GIVEN PROBLEM:
Write the next part of the passage on the 1615 Le Maire and Schouten expedition, picking up right after its final sentence.

PAGE EXTRACT:
.....

On June 14, 1615 the two ships set sail from Texel. The journey was a success in that, with the discovery of the passage round Cape Horn, the monopoly of the VOC was indeed broken, but the unknown South Land was not discovered, and the secret instruction could not be put into action because Gerard Reynst was already deceased.

After the ships had left Texel, the VOC got wind of the real intention of the travel. Therefore, the order was sent to the Indies that, if the expedition would arrive there, the ships would have to be confiscated because of a breach of the VOC's patent. And so it happened. Jacob Le Maire and Willem Schouten were sent back to the Republic, but Jacob Le Maire died during the return voyage. The VOC attempted to rewrite history by assigning the new discoveries to Willem Schouten.

.....

Items from a dataset
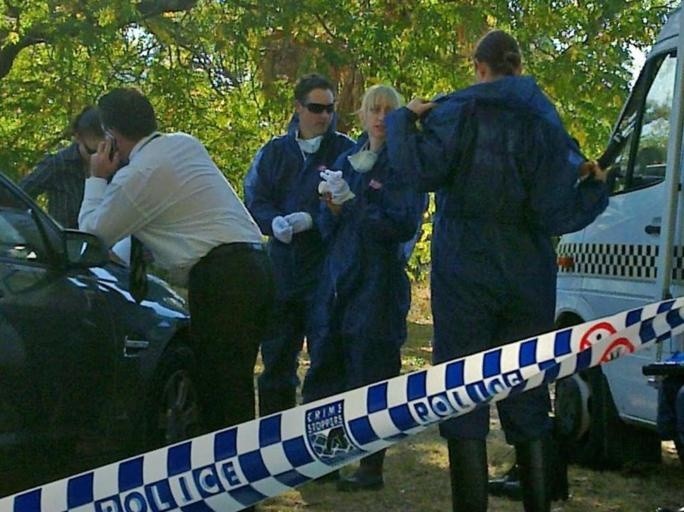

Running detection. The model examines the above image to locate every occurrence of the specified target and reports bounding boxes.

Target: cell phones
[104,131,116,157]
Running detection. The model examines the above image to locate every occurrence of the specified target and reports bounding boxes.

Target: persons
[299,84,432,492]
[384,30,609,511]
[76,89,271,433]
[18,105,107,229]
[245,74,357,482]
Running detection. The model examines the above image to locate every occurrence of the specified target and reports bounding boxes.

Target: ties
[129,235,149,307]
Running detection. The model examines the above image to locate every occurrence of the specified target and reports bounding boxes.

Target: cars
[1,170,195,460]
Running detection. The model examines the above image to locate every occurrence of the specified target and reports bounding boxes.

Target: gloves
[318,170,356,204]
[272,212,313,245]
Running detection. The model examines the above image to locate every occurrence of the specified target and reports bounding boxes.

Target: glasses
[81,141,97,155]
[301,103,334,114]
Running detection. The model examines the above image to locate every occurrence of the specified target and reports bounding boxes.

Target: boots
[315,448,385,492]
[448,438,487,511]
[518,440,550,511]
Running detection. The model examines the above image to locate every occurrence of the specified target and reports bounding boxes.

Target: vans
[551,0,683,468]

.....

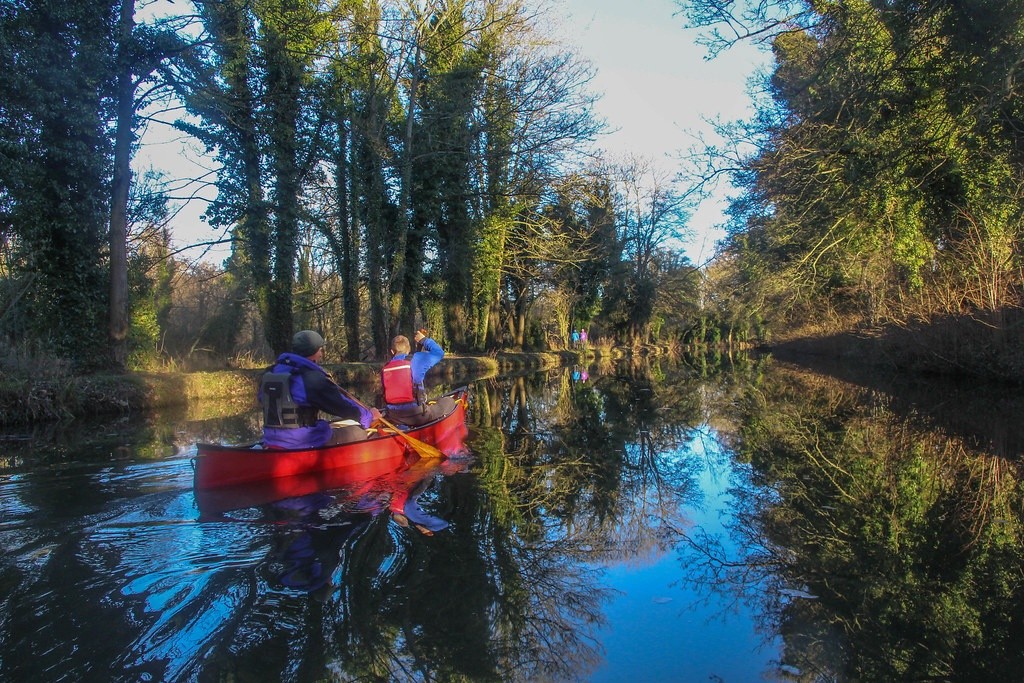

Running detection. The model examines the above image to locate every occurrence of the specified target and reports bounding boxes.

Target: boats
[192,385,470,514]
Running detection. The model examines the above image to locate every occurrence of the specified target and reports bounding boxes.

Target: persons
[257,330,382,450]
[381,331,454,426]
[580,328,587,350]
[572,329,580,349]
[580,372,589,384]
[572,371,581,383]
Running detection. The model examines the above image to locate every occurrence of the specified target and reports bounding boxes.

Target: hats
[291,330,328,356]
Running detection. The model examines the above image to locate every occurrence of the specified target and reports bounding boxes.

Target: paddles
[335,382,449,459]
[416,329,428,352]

.....

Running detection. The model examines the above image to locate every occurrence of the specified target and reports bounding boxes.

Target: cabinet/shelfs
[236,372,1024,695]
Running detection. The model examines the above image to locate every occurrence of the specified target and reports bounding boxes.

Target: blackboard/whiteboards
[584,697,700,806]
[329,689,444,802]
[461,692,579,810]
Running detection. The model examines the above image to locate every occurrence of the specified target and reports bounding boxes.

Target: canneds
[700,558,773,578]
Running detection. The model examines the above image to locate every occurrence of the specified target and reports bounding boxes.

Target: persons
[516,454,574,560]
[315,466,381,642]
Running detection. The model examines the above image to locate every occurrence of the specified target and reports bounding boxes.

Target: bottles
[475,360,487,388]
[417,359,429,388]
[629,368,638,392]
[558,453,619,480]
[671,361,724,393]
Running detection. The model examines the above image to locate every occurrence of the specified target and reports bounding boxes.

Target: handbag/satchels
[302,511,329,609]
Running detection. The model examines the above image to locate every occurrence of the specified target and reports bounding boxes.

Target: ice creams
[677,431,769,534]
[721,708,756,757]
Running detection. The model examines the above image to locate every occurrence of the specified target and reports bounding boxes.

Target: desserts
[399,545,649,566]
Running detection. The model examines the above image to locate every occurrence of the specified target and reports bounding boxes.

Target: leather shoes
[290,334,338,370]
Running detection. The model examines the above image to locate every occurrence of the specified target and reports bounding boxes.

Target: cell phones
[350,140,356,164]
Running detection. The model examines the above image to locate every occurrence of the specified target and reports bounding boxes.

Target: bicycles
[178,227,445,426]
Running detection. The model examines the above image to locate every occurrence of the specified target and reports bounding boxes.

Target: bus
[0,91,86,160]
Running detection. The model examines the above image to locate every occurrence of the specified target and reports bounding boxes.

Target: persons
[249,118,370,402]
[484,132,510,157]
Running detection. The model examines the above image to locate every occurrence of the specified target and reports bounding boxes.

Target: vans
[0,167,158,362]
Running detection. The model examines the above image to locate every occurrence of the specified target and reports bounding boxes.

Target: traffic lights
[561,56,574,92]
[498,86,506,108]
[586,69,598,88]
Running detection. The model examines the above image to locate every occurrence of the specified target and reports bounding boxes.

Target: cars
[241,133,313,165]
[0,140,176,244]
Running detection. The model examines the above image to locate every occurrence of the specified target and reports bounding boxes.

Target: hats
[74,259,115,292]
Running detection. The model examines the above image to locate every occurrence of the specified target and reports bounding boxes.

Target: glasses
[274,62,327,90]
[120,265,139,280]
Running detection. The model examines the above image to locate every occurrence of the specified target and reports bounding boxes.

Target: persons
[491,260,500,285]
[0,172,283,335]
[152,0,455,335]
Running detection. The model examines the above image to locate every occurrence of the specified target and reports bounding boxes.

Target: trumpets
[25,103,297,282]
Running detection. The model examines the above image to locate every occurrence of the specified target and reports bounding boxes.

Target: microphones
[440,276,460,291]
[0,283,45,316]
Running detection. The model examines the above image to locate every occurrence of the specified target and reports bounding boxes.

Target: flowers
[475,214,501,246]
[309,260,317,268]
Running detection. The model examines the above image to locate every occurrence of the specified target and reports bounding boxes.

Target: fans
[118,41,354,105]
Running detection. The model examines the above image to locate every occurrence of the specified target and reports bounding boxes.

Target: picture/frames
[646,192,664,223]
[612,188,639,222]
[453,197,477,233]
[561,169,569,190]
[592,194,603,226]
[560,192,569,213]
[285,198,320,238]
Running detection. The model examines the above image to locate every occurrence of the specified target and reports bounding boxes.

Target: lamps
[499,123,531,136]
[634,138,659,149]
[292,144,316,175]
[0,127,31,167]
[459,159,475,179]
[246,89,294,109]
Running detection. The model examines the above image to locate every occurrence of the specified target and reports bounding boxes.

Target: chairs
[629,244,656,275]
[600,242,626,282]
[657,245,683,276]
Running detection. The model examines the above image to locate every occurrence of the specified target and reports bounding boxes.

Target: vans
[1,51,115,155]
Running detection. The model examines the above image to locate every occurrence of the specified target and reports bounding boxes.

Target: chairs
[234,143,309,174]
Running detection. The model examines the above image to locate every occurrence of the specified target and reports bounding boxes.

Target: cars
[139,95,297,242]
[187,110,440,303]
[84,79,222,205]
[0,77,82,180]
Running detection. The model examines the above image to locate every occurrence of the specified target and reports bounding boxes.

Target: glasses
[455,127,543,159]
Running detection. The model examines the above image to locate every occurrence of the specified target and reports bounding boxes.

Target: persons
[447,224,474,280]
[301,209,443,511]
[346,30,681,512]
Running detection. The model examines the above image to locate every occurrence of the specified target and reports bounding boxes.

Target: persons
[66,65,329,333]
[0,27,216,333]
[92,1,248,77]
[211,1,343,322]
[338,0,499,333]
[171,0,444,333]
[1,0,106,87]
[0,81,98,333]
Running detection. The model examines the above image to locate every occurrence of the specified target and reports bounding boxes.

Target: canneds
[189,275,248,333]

.....

OUTPUT OF THE EXERCISE:
The aftermath of the voyage
Isaac Le Maire had to fight many years to obtain his right. In 1619 the court ruled that the ship Eendracht was unlawfully seized by the VOC. The journals were to be returned to Le Maire, and in 1622 Le Maire could finally publish the Spieghel der Australische Navigatie door den Wijtvermaerden ende Cloeckmoedighen Zee-heldt Jacob Le Maire, to do justice to the discoveries of his son. For the damage, he was awarded 64,000 pounds. However, the court ruled that the Austraalse Compagnie was not allowed to trade in the Indian region, but that they did have the right to travel across the newly discovered route around Cape Horn. However, one year earlier the Dutch West India Company was established and in its patent it received also the monopoly on travels through the Strait of Magellan and other routes in that region. This was contrary to the rights that were granted to Le Maire's Austraalse Compagnie.

Le Maire died on September 20, 1624. He was buried in the Buurkerk in Egmond-Binnen, and on his tombstone he had written that he had lost during 30 years (except for his honour) 1.5 million guilders, a considerable sum at that time. His Australian Company continued the legal fight, but ultimately the States-General decided in 1644 to the detriment of the company.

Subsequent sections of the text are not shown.